Hi, Im having a dinnerparty and planning on serving 6 duck breasts. Can anyone advise if I can precook the breasts (searing the skin side down), refrigerate and finishing off in the oven later? If so, how long would you recommend in the oven, assuming the breasts are brought to room temperature


----------



## Pat Pat (Sep 26, 2017)

You can definitely do that. You can finish it 2 different ways.

8-10 mins, skin side down, in a 400°F oven. Or 15-20 mins, skin side up, in a 300°F oven.

You can go for less time if you like the duck more pink or if the breasts are particularly small.

Remember to start searing in a cold pan on medium heat for best result.


----------



## GeorgiePorgie (Sep 30, 2017)

Pat Pat said:


> You can definitely do that. You can finish it 2 different ways.
> 
> 8-10 mins, skin side down, in a 400°F oven. Or 15-20 mins, skin side up, in a 300°F oven.
> 
> ...


thanks so much my friend...I will go with your advice


----------



## chrislehrer (Oct 9, 2008)

Breasts cook so fast I'd do it a la minute. Season, score fat, put skin down in cold pans--don't crowd. When you're getting ready, put over medium heat 8-10 minutes until very crisp. Flip and cook until just done, 3-5 minutes, and slice.


----------



## butzy (Jan 8, 2010)

I agree with Chris, thay don't take long to cook, so why bother pre-cooking?


----------



## Pat Pat (Sep 26, 2017)

butzy said:


> I agree with Chris, they don't take long to cook, so why bother pre-cooking?


I think that when you're not a professional, a task as simple as frying an egg to order can seem daunting.
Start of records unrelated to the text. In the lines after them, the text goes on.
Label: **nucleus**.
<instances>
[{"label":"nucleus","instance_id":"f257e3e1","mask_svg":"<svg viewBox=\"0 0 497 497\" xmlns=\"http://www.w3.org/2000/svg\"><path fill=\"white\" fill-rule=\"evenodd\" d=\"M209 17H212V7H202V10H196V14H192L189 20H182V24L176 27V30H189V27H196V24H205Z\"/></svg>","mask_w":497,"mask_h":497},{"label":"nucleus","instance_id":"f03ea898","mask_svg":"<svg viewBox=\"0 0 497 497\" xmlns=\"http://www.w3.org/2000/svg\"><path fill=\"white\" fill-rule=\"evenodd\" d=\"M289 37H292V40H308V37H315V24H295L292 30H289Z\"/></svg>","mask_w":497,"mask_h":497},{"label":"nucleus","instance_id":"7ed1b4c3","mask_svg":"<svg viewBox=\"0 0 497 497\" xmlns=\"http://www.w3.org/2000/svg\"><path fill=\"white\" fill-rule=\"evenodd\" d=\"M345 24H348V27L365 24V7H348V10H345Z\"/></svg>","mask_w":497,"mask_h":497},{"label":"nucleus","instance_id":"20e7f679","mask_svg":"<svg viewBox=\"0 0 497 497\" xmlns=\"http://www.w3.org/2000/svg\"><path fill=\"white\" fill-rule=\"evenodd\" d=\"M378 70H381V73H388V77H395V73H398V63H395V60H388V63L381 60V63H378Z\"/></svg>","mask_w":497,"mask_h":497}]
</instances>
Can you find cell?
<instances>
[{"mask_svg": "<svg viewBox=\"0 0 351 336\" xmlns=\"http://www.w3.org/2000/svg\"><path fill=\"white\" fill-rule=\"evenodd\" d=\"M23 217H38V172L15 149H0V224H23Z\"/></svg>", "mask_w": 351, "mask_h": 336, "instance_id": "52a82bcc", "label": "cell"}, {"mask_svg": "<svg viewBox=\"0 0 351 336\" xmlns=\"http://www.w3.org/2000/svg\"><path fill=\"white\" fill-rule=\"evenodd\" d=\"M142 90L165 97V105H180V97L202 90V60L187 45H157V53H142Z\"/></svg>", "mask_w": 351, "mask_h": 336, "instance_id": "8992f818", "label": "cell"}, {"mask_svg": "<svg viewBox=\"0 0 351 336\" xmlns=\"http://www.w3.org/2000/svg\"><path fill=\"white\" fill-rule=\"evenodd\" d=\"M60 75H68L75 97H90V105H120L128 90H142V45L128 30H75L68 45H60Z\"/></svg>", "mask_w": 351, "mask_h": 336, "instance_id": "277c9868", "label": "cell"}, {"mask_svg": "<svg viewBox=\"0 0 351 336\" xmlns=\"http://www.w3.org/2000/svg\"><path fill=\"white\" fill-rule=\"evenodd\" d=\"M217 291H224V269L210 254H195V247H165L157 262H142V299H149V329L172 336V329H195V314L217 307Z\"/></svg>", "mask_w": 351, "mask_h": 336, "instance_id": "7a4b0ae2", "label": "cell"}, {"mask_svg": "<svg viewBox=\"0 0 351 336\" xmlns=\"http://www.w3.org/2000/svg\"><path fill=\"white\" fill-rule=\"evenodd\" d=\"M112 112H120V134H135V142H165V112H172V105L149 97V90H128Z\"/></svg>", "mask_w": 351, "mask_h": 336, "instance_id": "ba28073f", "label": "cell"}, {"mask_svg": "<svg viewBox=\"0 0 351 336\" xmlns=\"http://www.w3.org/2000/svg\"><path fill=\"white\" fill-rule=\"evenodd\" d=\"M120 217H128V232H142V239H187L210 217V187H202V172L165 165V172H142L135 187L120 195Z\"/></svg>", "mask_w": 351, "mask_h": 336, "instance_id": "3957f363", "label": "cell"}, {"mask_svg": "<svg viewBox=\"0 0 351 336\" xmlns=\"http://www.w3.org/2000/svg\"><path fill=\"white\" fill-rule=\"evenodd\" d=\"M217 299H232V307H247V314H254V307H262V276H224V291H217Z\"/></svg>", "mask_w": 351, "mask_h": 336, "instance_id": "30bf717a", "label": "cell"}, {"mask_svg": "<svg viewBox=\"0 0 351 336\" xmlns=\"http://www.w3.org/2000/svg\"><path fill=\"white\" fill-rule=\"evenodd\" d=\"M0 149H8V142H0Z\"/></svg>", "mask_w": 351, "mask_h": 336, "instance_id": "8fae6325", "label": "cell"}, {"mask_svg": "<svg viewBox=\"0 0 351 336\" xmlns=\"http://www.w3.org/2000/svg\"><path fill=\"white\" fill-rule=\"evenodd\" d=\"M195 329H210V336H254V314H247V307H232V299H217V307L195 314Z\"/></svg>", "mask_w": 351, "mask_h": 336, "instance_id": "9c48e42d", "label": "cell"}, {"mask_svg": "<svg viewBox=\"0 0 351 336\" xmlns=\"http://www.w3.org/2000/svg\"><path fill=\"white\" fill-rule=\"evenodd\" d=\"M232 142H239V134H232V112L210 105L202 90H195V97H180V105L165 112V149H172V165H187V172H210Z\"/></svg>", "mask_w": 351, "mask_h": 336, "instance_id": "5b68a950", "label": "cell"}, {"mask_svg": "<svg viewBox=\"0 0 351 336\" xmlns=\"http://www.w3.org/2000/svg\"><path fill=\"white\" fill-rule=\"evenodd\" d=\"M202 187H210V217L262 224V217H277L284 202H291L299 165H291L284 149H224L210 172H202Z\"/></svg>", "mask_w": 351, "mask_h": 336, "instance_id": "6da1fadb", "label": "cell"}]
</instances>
I've taught several cooking classes and I found that a lot of home cooks get nervous when they have to cook something in a pan; whereas cooking something in the oven relaxes them a lot more.

Also, 'finishing' something is a lot more manageable than 'cooking' something when you have to host guests. That's why I always do large roasts or sous vide stuff when I have a dinner party.


----------



## chrislehrer (Oct 9, 2008)

An extremely good point. I've also noticed that a great many cookbooks encourage home cooks not to do anything a la minute because of stress, mess, and sweat.


----------



## House_Of_Game (Oct 23, 2017)

A la minute is what makes cooking so exciting!!! The timing, the heat, the sizzle, the aromas, the smoke....the damn smoke...Seriously...I love it all


----------